_O que fazer_.
Transcreva o trecho da carta aberta entre "Erich Kastner, num" e "recairá sobre você.", inclusive, trocando "cruel" por "impiedoso".

_Texto fornecido_.
********
Carta aberta ao Primeiro Ministro.

Ilmo. Senhor Primeiro Ministro:
O momento se aproxima cada vez mais. Em algumas semanas, ou menos, irão se reunir equipes de televisão e jornalismo de todo o mundo para fotografar, registrar e exibir para muitas platéias ao redor do mundo como Israel expulsa crianças aqui nascidas, com suas famílias, apenas porque lhes faltavam um ou dois anos, ou alguns meses, para preencher os ‘critérios’ decididos por seu governo. O exílio dessas crianças – e se trata com certeza de exílio – sem sombra de dúvida – será visto nos quatro cantos da Terra e ficará marcado na memória coletiva como uma crueldade, um gesto desumano e uma torpeza sem igual de um povo e de um governo que nada aprenderam com sua própria história. Pessoas de todas as cores, algumas de olhos amendoados, outras de cabelo encrespado, algumas cristãs, outras muçulmanas, mas todas elas seres humanos, abraçarão seus filhos em pranto, e serão empurradas, talvez com a ajuda dos relhos da famosa Unidade ‘Oz’, para o interior dos aviões. Algumas levarão, por falta de alternativa, os mil dólares da indenização – na verdade um ‘cala a boca’ por sua ‘concordância’ em deixar o país que seus filhos vêm como sua pátria.
Erich Kastner, num de seus livros, escreveu que as lágrimas de uma criança não são menores que as de um adulto. Lágrimas de adultos é possível esquecer. Lágrimas de crianças são inesquecíveis, e não serão perdoadas jamais. Elas chamuscam a alma, e quem as provocou será para sempre lembrado como um homem mau, cruel, como alguém que não se apieda de crianças pequenas. E você será esse homem. Como Primeiro Ministro, a responsabilidade recairá sobre você.
********
Entradas do conjunto de dados

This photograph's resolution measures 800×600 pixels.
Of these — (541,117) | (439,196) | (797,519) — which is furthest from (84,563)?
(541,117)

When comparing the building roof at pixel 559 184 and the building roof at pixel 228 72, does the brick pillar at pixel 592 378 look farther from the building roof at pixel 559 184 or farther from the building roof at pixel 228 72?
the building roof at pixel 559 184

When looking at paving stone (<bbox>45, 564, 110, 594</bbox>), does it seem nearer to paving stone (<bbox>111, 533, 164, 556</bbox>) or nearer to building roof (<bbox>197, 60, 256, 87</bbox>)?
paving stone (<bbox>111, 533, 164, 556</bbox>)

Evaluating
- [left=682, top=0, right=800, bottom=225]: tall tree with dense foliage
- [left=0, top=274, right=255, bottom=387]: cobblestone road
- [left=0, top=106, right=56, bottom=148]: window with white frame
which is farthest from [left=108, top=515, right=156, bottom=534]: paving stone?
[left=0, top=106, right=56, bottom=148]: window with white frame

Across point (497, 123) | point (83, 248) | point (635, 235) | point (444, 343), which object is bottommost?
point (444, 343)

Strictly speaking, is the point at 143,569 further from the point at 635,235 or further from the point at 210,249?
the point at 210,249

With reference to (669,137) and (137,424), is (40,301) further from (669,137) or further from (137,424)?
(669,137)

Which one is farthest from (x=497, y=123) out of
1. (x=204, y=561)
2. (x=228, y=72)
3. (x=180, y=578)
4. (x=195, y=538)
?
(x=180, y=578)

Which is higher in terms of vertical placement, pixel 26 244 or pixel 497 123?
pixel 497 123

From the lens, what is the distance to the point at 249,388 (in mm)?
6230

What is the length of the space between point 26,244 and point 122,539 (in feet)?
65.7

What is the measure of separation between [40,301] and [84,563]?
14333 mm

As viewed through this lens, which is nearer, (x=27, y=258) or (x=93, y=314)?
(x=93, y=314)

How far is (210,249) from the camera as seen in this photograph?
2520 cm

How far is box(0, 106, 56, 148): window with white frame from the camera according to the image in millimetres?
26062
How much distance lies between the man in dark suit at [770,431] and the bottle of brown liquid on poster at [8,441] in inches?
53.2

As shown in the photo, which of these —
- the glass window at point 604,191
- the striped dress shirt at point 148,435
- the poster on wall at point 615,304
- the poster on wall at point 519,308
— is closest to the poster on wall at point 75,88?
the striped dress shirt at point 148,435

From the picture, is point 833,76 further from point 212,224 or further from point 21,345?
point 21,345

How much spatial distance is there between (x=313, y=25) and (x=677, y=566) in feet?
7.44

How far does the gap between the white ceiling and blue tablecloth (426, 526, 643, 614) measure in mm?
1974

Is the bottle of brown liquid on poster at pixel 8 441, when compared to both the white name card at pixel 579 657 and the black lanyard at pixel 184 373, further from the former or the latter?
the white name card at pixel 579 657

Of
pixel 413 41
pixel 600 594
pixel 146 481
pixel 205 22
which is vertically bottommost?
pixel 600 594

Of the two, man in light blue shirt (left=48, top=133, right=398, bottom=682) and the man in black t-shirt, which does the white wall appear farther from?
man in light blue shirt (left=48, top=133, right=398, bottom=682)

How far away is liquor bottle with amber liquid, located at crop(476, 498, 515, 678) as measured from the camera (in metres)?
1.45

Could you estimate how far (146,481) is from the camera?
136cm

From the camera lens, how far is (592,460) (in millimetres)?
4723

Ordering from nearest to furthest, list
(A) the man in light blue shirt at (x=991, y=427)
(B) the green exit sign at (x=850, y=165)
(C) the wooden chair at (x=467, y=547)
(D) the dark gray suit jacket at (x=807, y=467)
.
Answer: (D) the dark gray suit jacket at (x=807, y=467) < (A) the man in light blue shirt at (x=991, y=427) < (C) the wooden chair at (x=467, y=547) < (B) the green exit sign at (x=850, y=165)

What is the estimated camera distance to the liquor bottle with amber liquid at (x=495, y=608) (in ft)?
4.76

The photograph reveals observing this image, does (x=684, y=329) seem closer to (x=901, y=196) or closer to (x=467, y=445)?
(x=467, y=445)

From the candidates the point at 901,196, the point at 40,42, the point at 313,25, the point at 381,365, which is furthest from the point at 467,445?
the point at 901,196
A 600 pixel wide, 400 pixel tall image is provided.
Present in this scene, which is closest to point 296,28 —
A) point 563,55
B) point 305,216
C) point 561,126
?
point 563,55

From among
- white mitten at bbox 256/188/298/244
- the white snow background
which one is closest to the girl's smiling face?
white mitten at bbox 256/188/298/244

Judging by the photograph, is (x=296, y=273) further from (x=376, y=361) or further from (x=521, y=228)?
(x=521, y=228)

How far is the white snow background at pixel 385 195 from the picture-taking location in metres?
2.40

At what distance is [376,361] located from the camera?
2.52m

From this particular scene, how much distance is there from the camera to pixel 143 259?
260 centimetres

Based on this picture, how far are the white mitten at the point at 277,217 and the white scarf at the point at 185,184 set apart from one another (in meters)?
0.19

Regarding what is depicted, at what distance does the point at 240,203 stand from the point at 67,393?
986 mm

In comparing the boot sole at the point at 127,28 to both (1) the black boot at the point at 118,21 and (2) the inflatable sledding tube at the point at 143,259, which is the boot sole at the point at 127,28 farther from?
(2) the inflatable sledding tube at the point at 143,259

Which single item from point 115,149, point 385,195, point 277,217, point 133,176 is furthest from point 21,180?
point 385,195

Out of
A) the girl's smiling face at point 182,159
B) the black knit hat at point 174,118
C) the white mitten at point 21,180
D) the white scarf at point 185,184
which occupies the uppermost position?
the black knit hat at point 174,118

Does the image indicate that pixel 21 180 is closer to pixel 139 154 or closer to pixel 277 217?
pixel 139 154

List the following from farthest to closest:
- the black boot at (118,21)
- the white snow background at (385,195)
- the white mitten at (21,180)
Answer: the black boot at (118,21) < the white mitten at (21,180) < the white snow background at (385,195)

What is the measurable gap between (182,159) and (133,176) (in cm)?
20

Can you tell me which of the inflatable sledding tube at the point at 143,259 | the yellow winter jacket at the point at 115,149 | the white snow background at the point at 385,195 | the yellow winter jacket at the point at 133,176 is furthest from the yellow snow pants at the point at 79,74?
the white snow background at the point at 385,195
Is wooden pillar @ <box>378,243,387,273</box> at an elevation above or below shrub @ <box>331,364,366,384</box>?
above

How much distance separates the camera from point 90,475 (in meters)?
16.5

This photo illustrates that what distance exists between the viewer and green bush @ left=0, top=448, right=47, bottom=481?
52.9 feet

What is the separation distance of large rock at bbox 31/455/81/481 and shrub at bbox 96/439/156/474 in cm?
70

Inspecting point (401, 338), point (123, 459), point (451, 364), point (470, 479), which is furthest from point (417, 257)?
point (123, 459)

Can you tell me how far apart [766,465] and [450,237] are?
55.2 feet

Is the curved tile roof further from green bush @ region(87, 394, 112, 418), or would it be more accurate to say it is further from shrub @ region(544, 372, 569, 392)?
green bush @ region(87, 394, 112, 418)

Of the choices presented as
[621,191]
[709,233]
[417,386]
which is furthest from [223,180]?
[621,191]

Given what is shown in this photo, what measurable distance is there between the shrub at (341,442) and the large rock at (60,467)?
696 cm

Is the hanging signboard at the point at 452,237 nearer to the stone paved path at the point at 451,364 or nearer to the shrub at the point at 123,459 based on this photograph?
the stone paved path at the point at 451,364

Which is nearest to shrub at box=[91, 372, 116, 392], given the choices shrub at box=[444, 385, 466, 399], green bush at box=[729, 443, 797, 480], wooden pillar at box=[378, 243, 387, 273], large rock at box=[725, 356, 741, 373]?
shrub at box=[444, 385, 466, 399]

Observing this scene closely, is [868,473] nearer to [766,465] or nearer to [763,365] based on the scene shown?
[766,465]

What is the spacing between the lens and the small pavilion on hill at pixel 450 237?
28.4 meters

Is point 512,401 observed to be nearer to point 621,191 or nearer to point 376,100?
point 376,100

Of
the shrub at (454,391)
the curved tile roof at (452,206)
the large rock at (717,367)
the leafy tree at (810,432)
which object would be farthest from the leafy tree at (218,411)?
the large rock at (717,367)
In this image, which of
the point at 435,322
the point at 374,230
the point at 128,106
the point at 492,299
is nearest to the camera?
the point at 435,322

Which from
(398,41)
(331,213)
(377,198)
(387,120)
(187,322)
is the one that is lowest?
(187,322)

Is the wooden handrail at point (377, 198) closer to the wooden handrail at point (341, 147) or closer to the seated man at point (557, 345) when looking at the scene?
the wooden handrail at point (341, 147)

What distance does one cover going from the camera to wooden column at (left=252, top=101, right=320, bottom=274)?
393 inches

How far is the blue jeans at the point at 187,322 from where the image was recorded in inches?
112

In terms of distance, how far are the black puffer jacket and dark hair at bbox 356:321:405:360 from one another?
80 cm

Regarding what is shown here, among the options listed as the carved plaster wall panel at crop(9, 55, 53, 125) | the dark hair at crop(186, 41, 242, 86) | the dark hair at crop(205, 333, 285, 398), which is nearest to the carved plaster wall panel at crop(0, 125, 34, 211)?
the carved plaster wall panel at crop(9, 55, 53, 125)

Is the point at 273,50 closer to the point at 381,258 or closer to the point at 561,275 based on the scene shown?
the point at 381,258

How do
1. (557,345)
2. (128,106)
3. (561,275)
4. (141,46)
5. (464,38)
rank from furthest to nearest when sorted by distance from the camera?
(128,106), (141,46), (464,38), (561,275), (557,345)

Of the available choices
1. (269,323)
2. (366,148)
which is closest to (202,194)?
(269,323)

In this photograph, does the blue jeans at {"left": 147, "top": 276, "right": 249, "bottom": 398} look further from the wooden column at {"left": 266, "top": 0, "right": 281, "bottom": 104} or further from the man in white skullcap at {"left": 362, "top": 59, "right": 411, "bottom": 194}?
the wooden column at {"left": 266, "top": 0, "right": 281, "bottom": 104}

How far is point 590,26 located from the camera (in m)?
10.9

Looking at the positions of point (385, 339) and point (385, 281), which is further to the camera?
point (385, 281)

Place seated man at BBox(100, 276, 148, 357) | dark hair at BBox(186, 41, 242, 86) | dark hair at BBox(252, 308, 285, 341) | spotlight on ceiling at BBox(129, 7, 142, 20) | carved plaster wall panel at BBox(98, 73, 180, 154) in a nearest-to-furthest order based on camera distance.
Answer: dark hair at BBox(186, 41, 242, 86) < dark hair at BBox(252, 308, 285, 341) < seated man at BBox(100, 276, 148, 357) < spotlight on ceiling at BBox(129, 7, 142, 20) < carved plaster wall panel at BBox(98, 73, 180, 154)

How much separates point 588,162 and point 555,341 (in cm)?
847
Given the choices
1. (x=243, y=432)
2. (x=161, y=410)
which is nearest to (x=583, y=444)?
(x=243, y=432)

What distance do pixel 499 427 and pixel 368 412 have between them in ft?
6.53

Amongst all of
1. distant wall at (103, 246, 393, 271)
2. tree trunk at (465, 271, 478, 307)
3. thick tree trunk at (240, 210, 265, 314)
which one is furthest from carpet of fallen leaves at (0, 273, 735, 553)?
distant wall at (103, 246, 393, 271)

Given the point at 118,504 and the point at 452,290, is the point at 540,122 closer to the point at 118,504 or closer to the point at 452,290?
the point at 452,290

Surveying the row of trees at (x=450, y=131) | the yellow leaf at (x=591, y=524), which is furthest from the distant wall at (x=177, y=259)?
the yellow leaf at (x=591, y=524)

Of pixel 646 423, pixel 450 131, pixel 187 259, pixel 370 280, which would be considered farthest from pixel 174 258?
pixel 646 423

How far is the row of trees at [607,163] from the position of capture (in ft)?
********
_Resposta do exercício_.
Erich Kastner, num de seus livros, escreveu que as lágrimas de uma criança não são menores que as de um adulto. Lágrimas de adultos é possível esquecer. Lágrimas de crianças são inesquecíveis, e não serão perdoadas jamais. Elas chamuscam a alma, e quem as provocou será para sempre lembrado como um homem mau, impiedoso, como alguém que não se apieda de crianças pequenas. E você será esse homem. Como Primeiro Ministro, a responsabilidade recairá sobre você.